Le remplissage de l’immense réservoir que constituent les roches sédimentaires, principalement les schistes, s'est fait petit à petit au cours des temps géologiques, avec deux accélérations importantes, d’abord lors de l'explosion de la vie métazoaire il y a quelques 600 Ma (millions d'années), puis lors de l’avènement de la grande forêt il y a 360 Ma. Le flux de carbone est faible, mais s'étend sur une longue période de temps. Il en est ainsi pour l'oxydation du réservoir de carbone qui se trouve dans les kérogènes, hydrocarbures et charbons. Celle-ci s'est faite au gré de l'exposition à l'air ou aux eaux souterraines oxygénées des roches sédimentaires et de leur contenu, lorsque les mouvements tectoniques qui ont affecté la croûte terrestre ont amené ces roches vers la surface. On évalue le temps de résidence du carbone organique dans ce réservoir à plus de 200 millions d'années, soit en gros le laps de temps correspondant au dépôt des sédiments et matières organiques dans un bassin océanique, à l'enfouissement et la transformation des sédiments en roches sédimentaires, et finalement le soulèvement et l'émergence lors de la formation d'une chaîne de montagne. L'extraction et la combustion des pétroles, gaz et charbons que nous pratiquons allègrement sont venues transformer une partie de ce cycle long en cycle court.

Le cycle du carbone inorganique

On a vu que l'interaction photosynthèse-respiration-fermentation est le noeud du cycle du carbone organique. Il y a cependant d'autres processus de recyclage du carbone qui impliquent cette fois le carbone inorganique, entre autres, celui qui est contenu dans le dioxyde (CO2) et dans les calcaires (CaCO3). Les réservoirs importants de Cinorg sont l'atmosphère, les océans, ainsi que les sédiments et roches carbonatées, principalement les calcaires CaCO3, mais aussi les dolomies CaMg(CO3)2. Pour bien comprendre ce cycle, il est essentiel d'avoir d'abord quelques notions de base sur la chimie du carbone inorganique dans l'eau.

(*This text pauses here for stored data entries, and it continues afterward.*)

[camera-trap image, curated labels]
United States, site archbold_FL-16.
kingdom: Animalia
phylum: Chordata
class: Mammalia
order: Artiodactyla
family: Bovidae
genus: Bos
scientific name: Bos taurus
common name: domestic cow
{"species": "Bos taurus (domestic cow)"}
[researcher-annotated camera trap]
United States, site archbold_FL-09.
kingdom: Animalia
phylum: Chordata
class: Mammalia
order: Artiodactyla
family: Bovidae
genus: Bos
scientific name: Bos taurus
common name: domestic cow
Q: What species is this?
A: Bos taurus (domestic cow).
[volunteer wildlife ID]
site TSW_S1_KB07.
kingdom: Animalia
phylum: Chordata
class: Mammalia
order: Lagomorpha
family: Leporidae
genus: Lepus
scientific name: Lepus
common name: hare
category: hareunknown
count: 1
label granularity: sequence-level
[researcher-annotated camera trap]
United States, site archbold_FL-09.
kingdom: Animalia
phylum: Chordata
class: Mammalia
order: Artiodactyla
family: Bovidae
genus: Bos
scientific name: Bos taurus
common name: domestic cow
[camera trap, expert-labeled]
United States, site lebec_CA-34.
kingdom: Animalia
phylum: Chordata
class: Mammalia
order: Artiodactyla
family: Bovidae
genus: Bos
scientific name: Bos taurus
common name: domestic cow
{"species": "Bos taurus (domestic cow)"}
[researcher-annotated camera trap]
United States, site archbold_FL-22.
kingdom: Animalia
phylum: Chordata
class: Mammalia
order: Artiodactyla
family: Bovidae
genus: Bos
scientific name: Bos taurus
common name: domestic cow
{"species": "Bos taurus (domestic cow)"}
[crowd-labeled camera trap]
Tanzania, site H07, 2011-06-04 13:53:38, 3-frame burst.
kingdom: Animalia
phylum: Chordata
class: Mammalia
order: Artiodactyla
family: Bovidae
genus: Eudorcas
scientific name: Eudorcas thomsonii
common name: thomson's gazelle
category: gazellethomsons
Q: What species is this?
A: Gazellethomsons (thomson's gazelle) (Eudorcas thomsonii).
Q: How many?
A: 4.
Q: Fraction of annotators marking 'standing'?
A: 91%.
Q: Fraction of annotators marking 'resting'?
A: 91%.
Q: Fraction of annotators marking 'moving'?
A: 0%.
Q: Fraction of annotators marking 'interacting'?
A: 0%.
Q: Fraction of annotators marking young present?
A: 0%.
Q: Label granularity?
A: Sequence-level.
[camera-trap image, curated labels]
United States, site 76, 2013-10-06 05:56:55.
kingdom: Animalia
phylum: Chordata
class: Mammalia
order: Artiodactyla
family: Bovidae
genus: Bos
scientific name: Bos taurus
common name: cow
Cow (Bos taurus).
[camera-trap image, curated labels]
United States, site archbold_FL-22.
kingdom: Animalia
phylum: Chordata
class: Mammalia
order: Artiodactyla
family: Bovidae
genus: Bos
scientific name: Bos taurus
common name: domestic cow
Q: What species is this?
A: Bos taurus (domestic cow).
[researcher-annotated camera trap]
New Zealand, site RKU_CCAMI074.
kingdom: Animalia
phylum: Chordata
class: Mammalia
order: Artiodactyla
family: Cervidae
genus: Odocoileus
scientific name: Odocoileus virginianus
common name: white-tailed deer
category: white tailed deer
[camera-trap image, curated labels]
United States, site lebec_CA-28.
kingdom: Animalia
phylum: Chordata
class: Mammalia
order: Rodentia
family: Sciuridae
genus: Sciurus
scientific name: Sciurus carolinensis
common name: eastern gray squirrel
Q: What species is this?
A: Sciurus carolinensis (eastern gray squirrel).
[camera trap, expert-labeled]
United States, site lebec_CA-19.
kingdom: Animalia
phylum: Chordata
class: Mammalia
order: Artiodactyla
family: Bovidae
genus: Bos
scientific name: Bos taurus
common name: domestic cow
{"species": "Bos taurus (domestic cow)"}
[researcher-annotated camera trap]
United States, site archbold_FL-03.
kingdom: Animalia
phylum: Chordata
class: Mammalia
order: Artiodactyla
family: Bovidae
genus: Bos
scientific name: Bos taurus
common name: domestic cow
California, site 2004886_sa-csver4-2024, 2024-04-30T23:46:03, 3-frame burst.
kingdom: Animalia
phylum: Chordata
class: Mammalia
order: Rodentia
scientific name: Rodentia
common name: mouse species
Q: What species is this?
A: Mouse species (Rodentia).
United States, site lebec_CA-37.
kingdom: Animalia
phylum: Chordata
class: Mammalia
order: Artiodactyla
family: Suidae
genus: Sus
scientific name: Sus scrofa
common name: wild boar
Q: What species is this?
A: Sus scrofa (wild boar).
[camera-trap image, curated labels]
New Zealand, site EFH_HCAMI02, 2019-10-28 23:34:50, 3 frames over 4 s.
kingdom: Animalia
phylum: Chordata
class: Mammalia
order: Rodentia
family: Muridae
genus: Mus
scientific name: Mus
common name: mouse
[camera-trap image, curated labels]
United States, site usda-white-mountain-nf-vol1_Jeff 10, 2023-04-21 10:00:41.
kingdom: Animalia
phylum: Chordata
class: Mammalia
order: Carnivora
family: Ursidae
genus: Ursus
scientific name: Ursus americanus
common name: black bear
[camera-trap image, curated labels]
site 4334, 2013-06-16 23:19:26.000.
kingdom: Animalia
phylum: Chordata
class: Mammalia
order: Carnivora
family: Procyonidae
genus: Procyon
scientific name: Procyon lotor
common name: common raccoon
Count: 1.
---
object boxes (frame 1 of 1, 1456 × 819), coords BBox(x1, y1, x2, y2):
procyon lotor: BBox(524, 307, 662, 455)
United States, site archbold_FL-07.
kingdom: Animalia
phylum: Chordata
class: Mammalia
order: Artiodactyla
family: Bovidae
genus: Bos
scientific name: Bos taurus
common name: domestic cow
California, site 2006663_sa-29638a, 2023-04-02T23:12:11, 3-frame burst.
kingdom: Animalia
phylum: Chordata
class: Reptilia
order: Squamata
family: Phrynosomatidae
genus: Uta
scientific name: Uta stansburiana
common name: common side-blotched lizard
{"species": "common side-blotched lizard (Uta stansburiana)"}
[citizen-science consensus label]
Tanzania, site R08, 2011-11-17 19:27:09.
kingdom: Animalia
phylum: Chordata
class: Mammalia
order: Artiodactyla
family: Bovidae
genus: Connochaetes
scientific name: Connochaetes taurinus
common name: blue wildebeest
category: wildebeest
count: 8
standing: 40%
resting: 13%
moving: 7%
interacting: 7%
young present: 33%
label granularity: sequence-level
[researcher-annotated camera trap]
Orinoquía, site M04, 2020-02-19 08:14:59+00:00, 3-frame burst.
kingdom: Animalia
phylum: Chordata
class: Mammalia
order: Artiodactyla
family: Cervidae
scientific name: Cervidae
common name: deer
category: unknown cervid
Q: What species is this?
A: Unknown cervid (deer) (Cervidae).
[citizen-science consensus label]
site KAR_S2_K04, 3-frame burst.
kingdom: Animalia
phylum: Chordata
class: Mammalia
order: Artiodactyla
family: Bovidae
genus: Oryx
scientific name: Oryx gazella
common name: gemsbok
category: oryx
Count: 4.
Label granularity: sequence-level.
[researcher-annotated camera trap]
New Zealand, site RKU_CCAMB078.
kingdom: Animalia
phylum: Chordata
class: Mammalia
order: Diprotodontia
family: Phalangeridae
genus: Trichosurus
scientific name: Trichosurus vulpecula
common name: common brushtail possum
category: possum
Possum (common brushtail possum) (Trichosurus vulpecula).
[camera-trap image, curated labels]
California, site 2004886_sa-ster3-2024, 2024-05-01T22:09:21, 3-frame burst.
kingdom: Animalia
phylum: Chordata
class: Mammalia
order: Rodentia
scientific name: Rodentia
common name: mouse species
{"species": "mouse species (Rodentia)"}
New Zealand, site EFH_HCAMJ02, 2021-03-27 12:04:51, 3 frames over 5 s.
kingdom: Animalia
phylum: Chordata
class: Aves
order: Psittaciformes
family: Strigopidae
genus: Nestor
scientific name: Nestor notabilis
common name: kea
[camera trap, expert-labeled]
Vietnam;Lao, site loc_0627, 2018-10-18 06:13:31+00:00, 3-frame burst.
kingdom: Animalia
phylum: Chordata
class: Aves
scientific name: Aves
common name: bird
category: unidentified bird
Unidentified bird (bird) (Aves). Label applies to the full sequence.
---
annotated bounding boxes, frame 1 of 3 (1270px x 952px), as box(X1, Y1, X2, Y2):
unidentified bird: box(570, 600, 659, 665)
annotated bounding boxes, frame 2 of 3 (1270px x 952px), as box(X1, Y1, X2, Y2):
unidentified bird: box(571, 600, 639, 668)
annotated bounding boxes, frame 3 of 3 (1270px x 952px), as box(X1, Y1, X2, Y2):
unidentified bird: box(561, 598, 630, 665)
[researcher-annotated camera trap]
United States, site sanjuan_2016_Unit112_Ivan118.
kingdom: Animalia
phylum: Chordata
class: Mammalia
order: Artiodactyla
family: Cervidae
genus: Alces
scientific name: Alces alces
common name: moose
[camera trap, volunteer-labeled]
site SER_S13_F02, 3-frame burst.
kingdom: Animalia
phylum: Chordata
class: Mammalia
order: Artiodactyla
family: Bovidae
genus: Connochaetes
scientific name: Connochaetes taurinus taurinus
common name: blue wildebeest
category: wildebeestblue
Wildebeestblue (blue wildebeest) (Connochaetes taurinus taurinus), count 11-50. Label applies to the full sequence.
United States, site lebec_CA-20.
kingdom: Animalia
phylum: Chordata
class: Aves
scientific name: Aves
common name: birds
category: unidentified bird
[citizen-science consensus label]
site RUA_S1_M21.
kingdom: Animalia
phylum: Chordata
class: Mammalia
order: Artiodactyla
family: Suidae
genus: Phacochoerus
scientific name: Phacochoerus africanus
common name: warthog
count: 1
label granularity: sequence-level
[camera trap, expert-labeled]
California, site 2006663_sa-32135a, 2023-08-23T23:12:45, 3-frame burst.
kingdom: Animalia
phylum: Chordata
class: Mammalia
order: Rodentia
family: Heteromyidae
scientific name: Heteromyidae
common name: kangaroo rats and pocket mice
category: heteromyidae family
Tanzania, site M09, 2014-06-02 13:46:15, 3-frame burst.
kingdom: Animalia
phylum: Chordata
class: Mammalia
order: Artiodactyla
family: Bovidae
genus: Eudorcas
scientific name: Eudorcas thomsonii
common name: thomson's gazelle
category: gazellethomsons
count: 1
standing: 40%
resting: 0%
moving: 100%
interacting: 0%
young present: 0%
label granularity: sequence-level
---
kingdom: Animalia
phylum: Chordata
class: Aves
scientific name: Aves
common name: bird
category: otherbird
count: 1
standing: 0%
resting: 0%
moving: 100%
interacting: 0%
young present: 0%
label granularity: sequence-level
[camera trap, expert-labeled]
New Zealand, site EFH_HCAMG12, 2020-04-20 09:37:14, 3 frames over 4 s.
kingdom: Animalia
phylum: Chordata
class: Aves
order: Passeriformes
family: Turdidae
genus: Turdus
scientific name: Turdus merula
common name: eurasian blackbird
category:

La figure qui suit résume le cycle du carbone inorganique, en indiquant la dimension des réservoirs (chiffres noirs) et les flux (chiffres rouges) entre ces réservoirs.

L'échange entre le CO2 atmosphérique et le CO2 de la surface des océans a tendance à se maintenir à l'équilibre. L'altération chimique des roches continentales convertit le CO2 dissout dans les eaux météoriques (eaux de pluies et des sols) en HCO3- qui est transporté dans les océans par les eaux de ruissellement. Les organismes combinent ce HCO3- au Ca2+ pour secréter leur squelette ou leur coquille de CaCO3. Une partie de ce CaCO3 se dissout dans la colonne d'eau et sur les fonds océaniques; l'autre partie s'accumule sur les planchers océaniques et est éventuellement enfouie pour former des roches sédimentaires carbonatées. Ces dernières sont ramenées à la surface après plusieurs dizaines de millions d'années par les mouvements tectoniques reliés à la tectonique des plaques. Une partie du carbone des roches carbonatées est recyclée dans les magmas de subduction et retournée à l'atmosphère sous forme de CO2 émis par les volcans.